=== Passage provided ===
PERENNIAL QUESTIONS

NEWSWEEK published an article, entitled "Science finds God" (July 20, 1998), written by Sharon Begley.  Doesn't this conclusively undermine all your anti-theistic arguments?

Emphatically, NO!
In fact the article is PROOF POSITIVE of what I've taught for many years: that theists, believers, clergy, and mass media either deliberately or in ignorance so misuse and abuse language that the linguistically uneducated and unenlightened are easily persuaded to believe that the language makes sense.
Apparently the terms "SCIENCE' and 'FINDS' in the title, "Science Finds God," were deliberately or ignorantly chosen to give the impression that SCIENCE, a term quite different from the term 'SCIENTISTS,' has found EVIDENCE, as the term 'finds' implies, that a supernatural god exists.
In fact the percentage of scientists, theistically inclined, is so small that it is an outrage to give the impression that the whole of science is leaning in the direction of supporting the existence of a supernatural being.

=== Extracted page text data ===
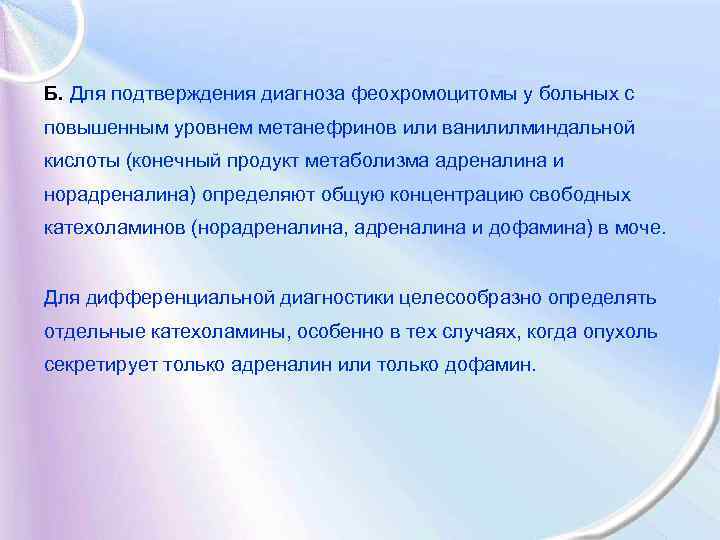 Б. Для подтверждения диагноза феохромоцитомы у больных с повышенным уровнем метанефринов или ванилилминдальной кислоты (конечный продукт метаболизма адреналина и норадреналина) определяют общую концентрацию свободных катехоламинов (норадреналина, адреналина и дофамина) в моче.

Для дифференциальной диагностики целесообразно определять отдельные катехоламины, особенно в тех случаях, когда опухоль секретирует только адреналин или только дофамин.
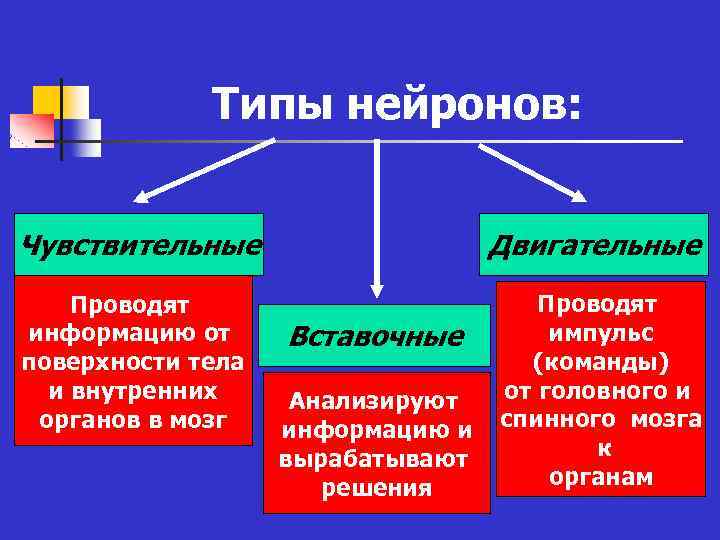 Типы нейронов:

Чувствительные

Проводят информацию от поверхности тела и внутренних органов в мозг

Вставочные

Анализируют информацию и вырабатывают решения

Двигательные

Проводят импульс (команды) от головного и спинного мозга к органам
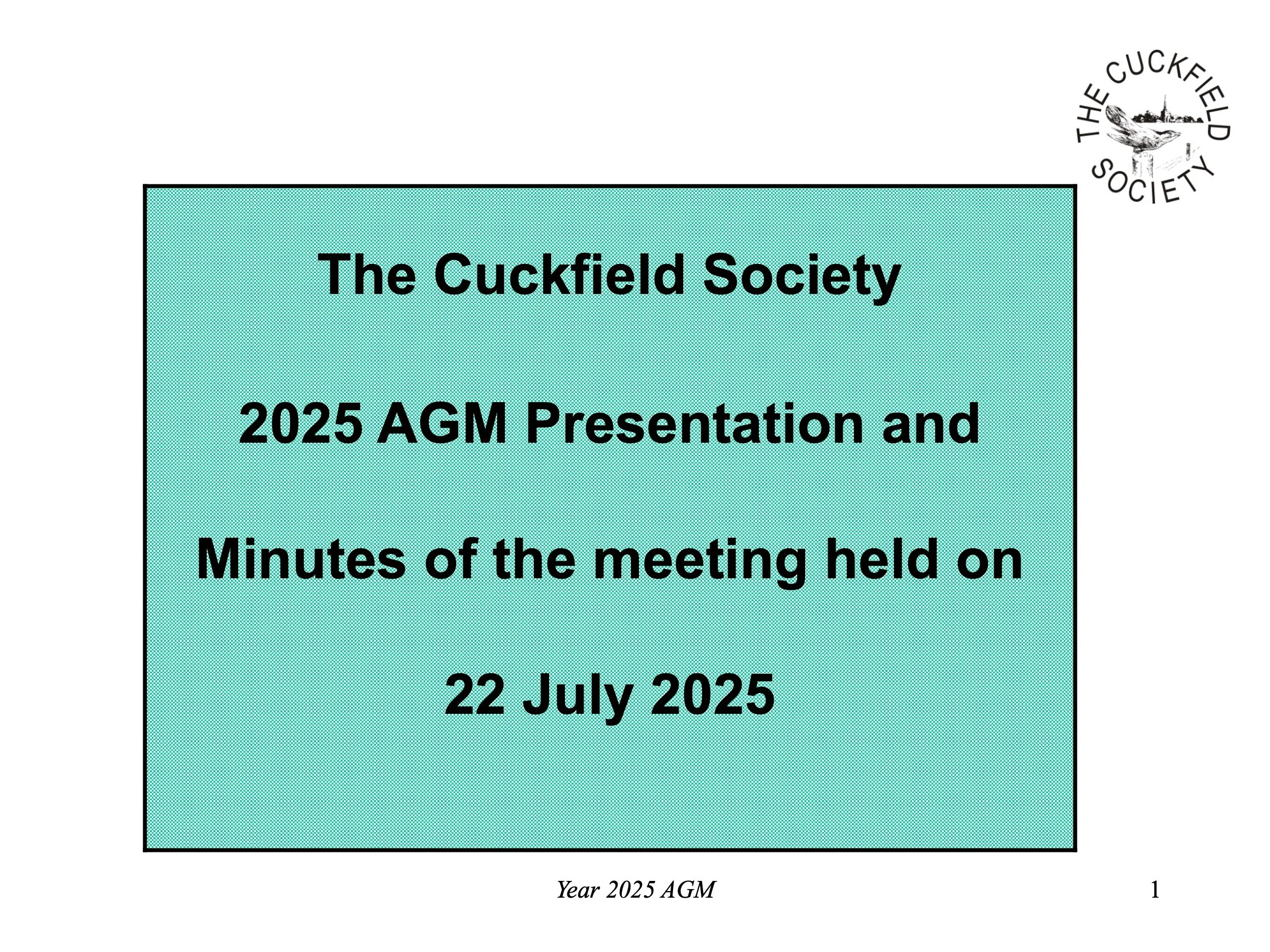 THE CUCKFIELD SOCIETY

The Cuckfield Society

2025 AGM Presentation and

Minutes of the meeting held on

22 July 2025

Year 2025 AGM

1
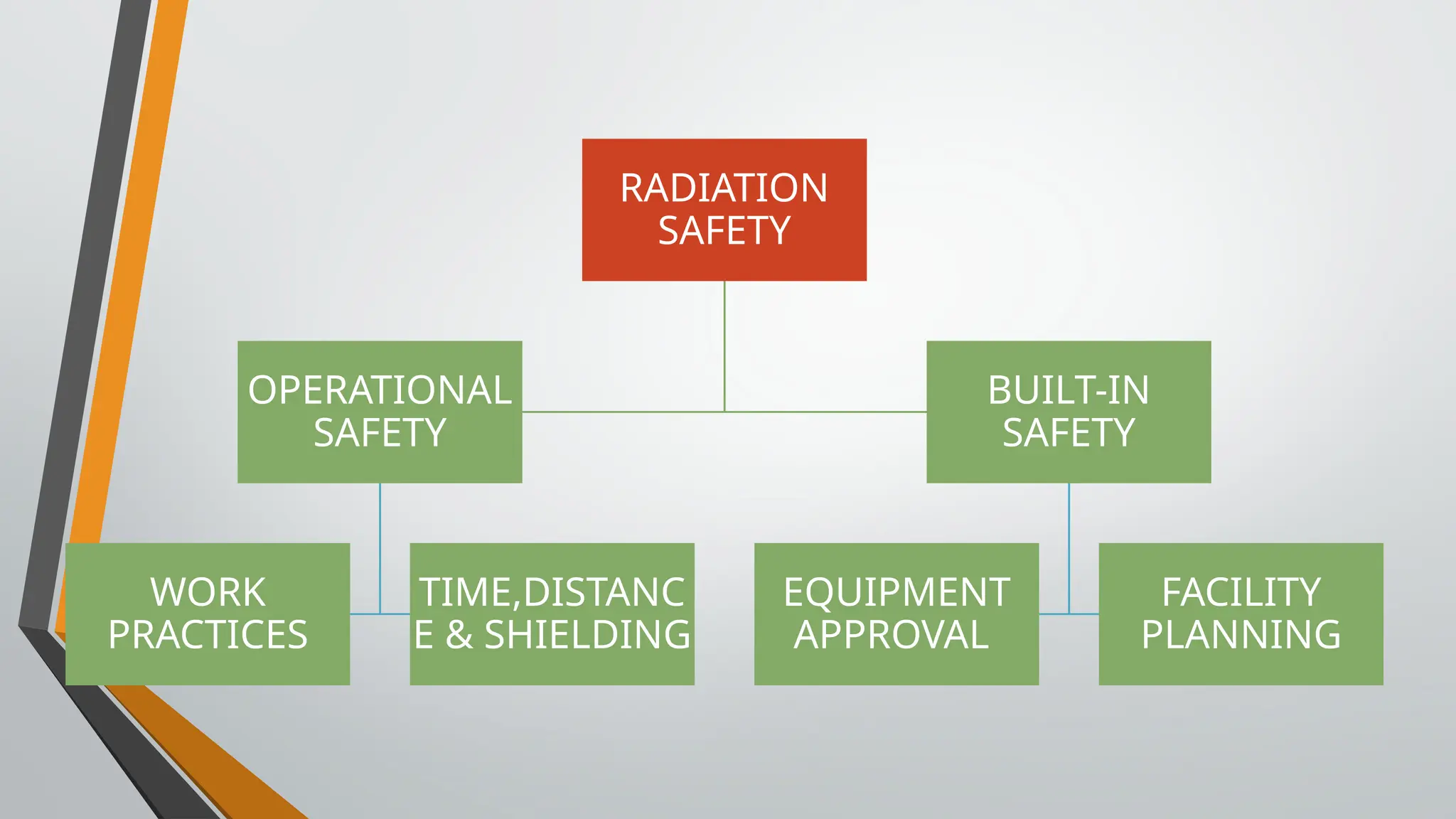 RADIATION SAFETY

OPERATIONAL SAFETY

BUILT-IN SAFETY

WORK PRACTICES

TIME,DISTANCE & SHIELDING

EQUIPMENT APPROVAL

FACILITY PLANNING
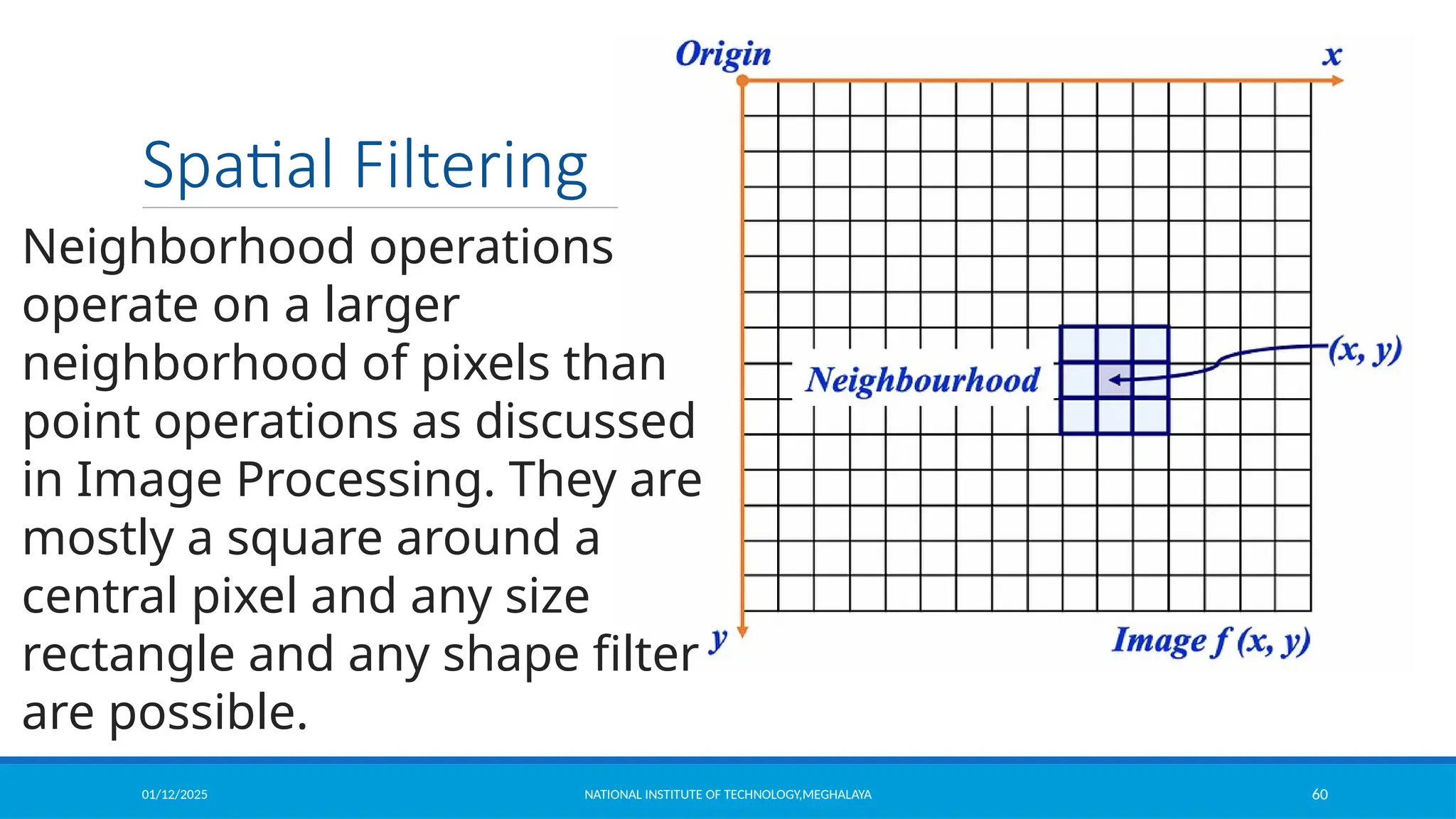 Spatial Filtering

Neighborhood operations operate on a larger neighborhood of pixels than point operations as discussed in Image Processing. They are mostly a square around a central pixel and any size rectangle and any shape filter are possible.

Origin

x

Neighbourhood

(x, y)

y

Image f (x, y)

01/12/2025

NATIONAL INSTITUTE OF TECHNOLOGY,MEGHALAYA

60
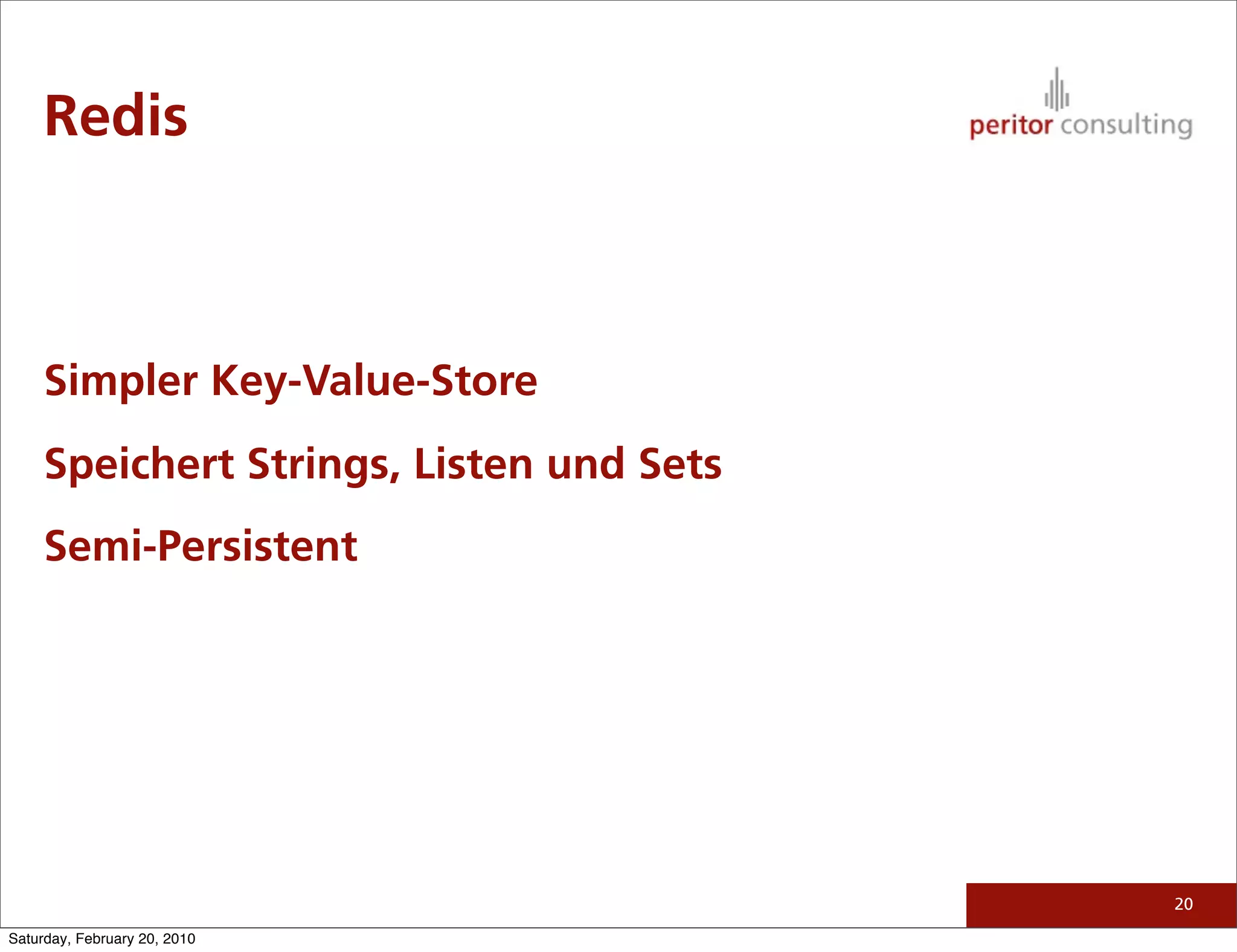 Redis

peritor consulting

Simpler Key-Value-Store

Speichert Strings, Listen und Sets

Semi-Persistent

20

Saturday, February 20, 2010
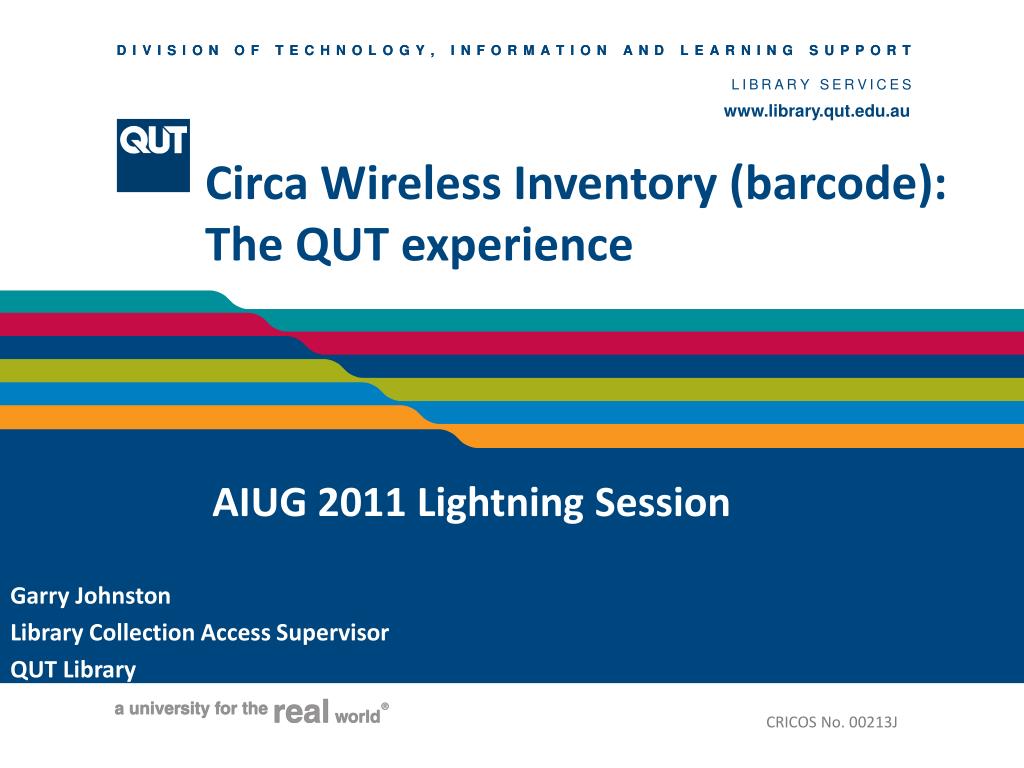 DIVISION OF TECHNOLOGY, INFORMATION AND LEARNING SUPPORT

LIBRARY SERVICES
www.library.qut.edu.au

QUT

Circa Wireless Inventory (barcode): The QUT experience

AIUG 2011 Lightning Session

Garry Johnston
Library Collection Access Supervisor
QUT Library

a university for the real world®

CRICOS No. 00213J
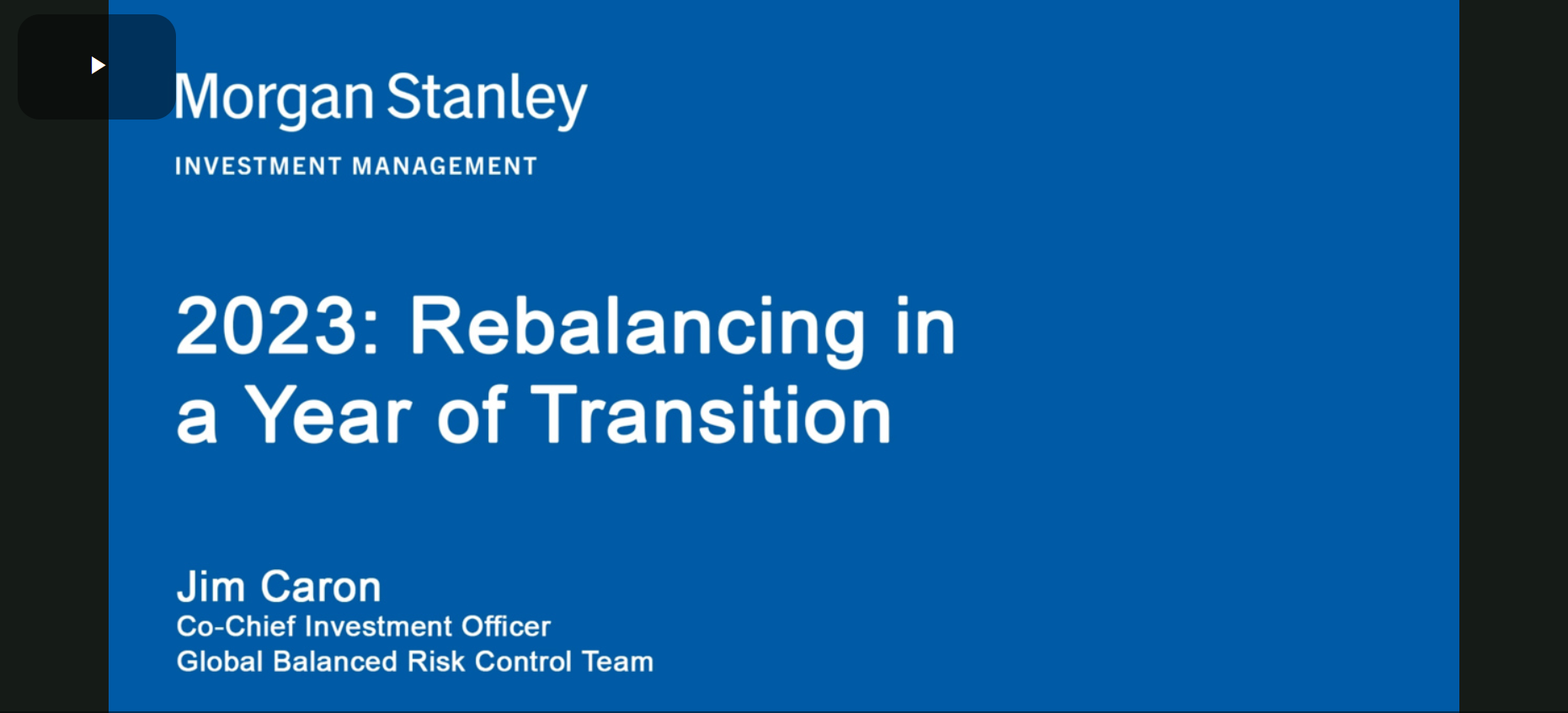 Morgan Stanley
INVESTMENT MANAGEMENT

2023: Rebalancing in a Year of Transition

Jim Caron
Co-Chief Investment Officer
Global Balanced Risk Control Team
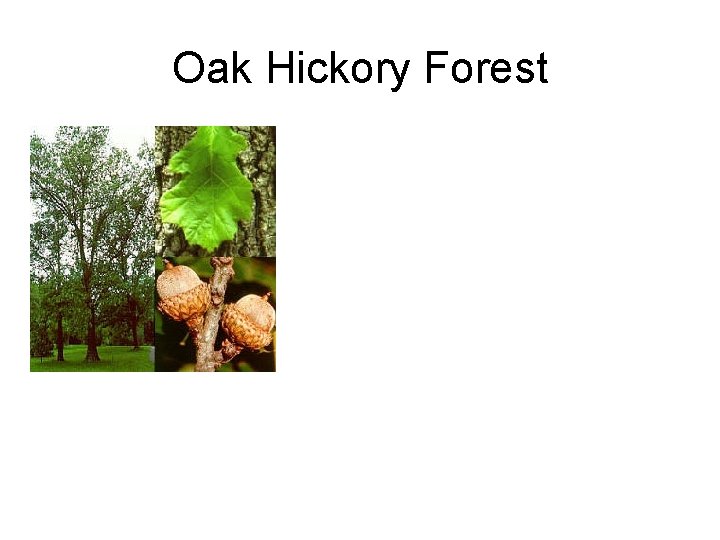 Oak Hickory Forest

=== Exercise 1 ===
Do these statements agree with the passage on the Newsweek article? Answer yes or no for each, quoting the words from the passage that decide it. (a) The article appeared on July 20, 1998. (b) The author says the article undermines the anti-theistic arguments. (c) The author says only a small percentage of scientists are theistically inclined.
=== Exercise 2 ===
In the passage on the Newsweek article, why does the author object to the words "Science" and "Finds" in the article's title?
=== Exercise 3 ===
In the passage on the Newsweek article, who wrote the article "Science finds God"?
Base every answer on the text alone, not on the records.

=== Written answer 1 ===
(a) Yes: "(July 20, 1998)"
(b) No: "Emphatically, NO!"
(c) Yes: "the percentage of scientists, theistically inclined, is so small"

=== Written answer 2 ===
The author says the title gives the false impression that science as a whole has found evidence of a supernatural god. "Science" is a term quite different from "scientists," and "finds" implies evidence. Because so few scientists are theistically inclined, the author calls this impression an outrage.

=== Written answer 3 ===
Sharon Begley.